Awkwardly avoiding actually talking about anything, Richard Jackson takes random bites from his morning fry-up. Two waffles, two hash browns, beans, fried egg, two veggie sausages, his daily attack on his own digestive system fuels his daily ritual of avoiding serious work by focusing on smaller jobs, usually for other people. "I just find it hard to write for me" he says. "I can only write words when I want to say something to someone, I can only write music when I want someone to make those sounds. I can work for 37 hours a day on a piece if someone asks for it, but I just can't get myself to just write music that'll only be for me. There just doesn’t seem to be a point."

Richard hasn't left education yet. Having graduated from Cardiff Uni in 2008, (undergrad in Music and Maths, "Not that weird a combination really" he insists) he went straight into a part-time masters in Composition, reasoning that that way he would still be writing for people, even just for the sake of the course, until people would actually start asking him to write for them. Now he has almost got there; "People have had to start reminding me that I owe them pieces. It's amazing when you feel that people appreciate your work like that".
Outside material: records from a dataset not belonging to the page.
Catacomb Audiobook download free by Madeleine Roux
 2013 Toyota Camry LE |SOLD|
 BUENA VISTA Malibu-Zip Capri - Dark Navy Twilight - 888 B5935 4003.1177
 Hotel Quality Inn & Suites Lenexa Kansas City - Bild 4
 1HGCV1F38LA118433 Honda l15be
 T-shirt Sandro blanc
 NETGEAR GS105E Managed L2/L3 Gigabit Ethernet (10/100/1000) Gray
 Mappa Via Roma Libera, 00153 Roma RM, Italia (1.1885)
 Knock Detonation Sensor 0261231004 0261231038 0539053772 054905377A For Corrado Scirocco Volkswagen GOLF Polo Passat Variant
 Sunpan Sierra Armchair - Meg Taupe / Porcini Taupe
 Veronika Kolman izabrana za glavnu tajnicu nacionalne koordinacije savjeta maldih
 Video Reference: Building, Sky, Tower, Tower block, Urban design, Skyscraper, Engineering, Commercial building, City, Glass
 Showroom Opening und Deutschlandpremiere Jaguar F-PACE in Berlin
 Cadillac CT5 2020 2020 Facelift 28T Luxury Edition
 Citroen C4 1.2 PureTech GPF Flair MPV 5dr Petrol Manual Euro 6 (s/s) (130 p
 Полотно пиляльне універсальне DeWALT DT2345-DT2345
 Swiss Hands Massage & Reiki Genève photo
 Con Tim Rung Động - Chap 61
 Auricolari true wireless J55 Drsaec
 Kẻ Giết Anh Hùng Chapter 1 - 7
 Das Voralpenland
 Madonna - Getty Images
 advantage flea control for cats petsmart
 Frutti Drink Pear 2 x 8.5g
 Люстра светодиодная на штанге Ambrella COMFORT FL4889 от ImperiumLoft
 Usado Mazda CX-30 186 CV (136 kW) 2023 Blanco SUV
As a musician, Rich feels like a late starter. Though he had 'a few piano lessons for a few years' early on, it was guitar that was to be his first musical passion. "I heard Radiohead's 'Street Spirit' when I was 15 and then life began again. I spent 2 months learning it, with folk screaming at me to learn anything else. Loads of folks seem to go into these 'Radiohead cocoons'." It was then a few years later when a Rachmaninov Prelude found it's place in a Muse show he attended that piano came back to the fore. From then on there was little else.

"I was in my A level year, and I just realised I needed to do Music. I spoke to the school office about just being able to do the AS, but they said I couldn't since it collided with Chemistry. I just ended up skipping most of my Chemistry lessons. I think it worked out better that way. Still passed Chemistry anyway."

Accepted into Cardiff Uni for Maths, he quickly jumped ship onto the joint Maths and Music course ("It was great, I skipped out any auditions, exams, I didn't even have any qualifications. I still don't have a grade 8 in anything"). It was there that he started to understand how much performance meant to other people. "I met this girl right at the beginning of the year, and I would just end up spending hours just playing songs for her. She even called me up once because she couldn't sleep and just wanted to hear me play. It's stuff like that that made music a necessary rather than just a hobby for me."

From then on, the rest is noise. Rich found his feet in writing things ("I just needed to express exactly what I felt, not in someone else's words or tunes, on a level that other people would understand and appreciate") and kept on singing and playing whenever he could. From forming the Cardiff University Kazoo Orchestra for a special performance of Handel's 'Hallelujah Chorus' to conducting orchestras and choirs, it seems that Rich has spent the past few years just trying to make up for lost time, and it doesn't look like he's planning to slow down anytime soon.